People's Daily has the story again, as Yao Ming criticizes the CBA...maybe "slams" isn't the right word, but all Yao's previous "suggestions" (that's all they were anyway), are mere figurative drops in the bucket compared to now.

When I commented on this a few days back, I said "they need to play against European teams." Yao Ming thinks the same thing, and according to him China will not "be able to find strong opponents at that time. The quality is more important than quantity. So the 28-plus days will have little meaning if we can not compete with strong teams from Europe and America."

But to get to the real heart of the issue, you have to look at just one small sentence, tacked on at the end of a paragraph, overwhelmed by the rest of the text. In the fourth paragraph of the above article is the sentence, "CBA officials said the reduced number of games is a response to the decision of the General Administration of Sports."

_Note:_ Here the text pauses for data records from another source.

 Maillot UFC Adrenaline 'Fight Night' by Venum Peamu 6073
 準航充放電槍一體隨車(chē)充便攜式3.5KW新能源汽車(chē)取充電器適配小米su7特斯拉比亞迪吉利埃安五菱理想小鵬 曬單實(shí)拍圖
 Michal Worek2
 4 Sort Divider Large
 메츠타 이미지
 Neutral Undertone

Before I go into detail, let me say something first:

A. The CBA is not just a Chinese basketball league. They run not only the top men's professional league, they also run amateur competitions, junior leagues, and then the national teams, both junior and senior. So actually, it’s the NBA and USA Basketball combined.

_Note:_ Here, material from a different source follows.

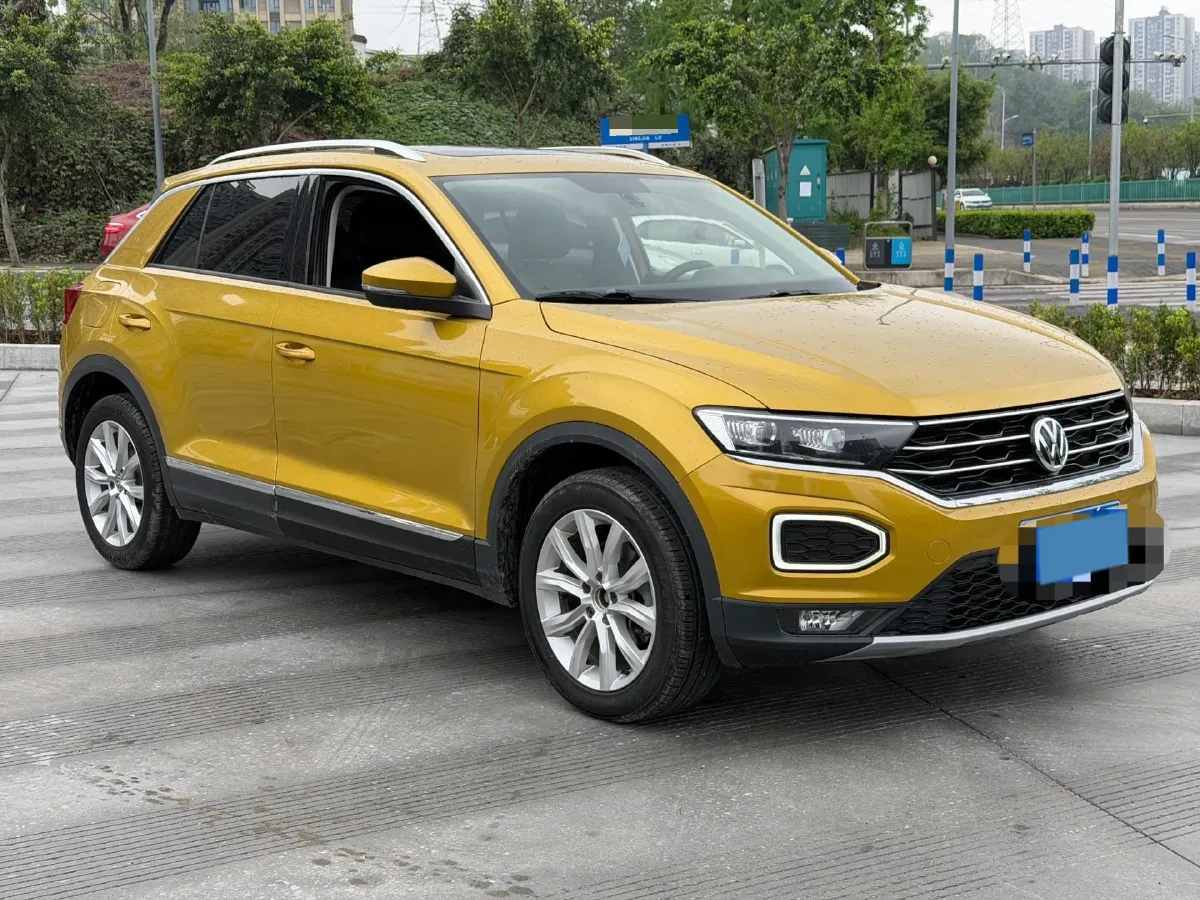 2018 Borgward BX7 2.0T 224HP L4 6AT,autocango,china used car exporter,china ev exporter,chinese used car exporter,chinese used ev exporter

B. Furthermore, it's a government organization, and subject to political whims and whiles (which is always changing, especially in China). It's not just basketball; it's politics camouflaged as basketball. The CBA's main purpose (although it won't say this) is to keep up the appearance of power, and, most importantly, promote and bring glory to the blessed Motherland. They can do that by doing well in the Beijing Olympics. Make no mistake; by the time 2008 rolls around, the Chinese propaganda machine will be in full force. It's an opportunity like none other, and the "higher-ups" in Chinese government aren't ones to sit on their hands doing nothing. Think the '36 Olympics, minus the blatant racism. This is supposed to be the crowning glory for Chinese sports, and a chance for the country to show how "open" it is.

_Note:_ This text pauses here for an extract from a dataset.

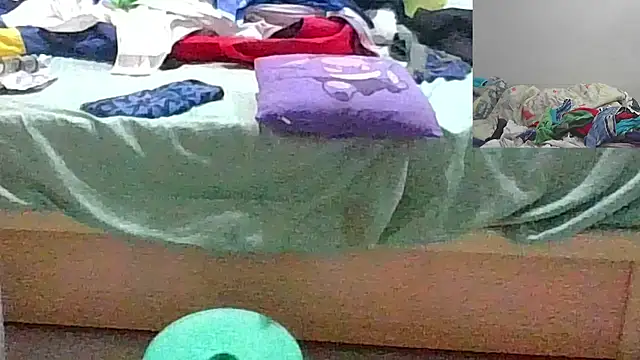 Snapshot of hifunbb1069tw chatting on February 14, 2026, 2:36 pm hifunbb1069tw online show from February 14, 2026, 2:36 pm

Every Chinese fan knows that team sports are not China's strong point (volleyball being the main exception). Ping-pong, badminton, swimming, diving, and other obscure Olympic sports are the sports in which China dominates. Basketball is the most popular sport in China, and its league is the most watched in China. So success is crucial, and the CBA decides to sacrifice the top professional league, disregarding fans and sponsors alike. After all, no one in China dares criticize them, and anyone other than that can't do more than make inconsequential noises.

BAM, the other shoe drops. Yao's criticism of the CBA has been coming fast and furious this summer, and with yet another change, he didn't remain silent. So what happens? As I stated in my post a week ago, the CBA's hands are tied. They can't even lift a finger, because every fan in China has Yao's back. They can't even blackmail him into silence by threatening to kick him off the team, because Yao is way, way too important to the team. Furthermore, doing that would raise the ire of Chinese fans, and (so the Chinese thinking goes), those watching from the sidelines will take that as a sign of weakness. Being embarrassed and showing weakness will not bring glory to China, so they can only remain silent. Grin and bear it, and seethe inwardly.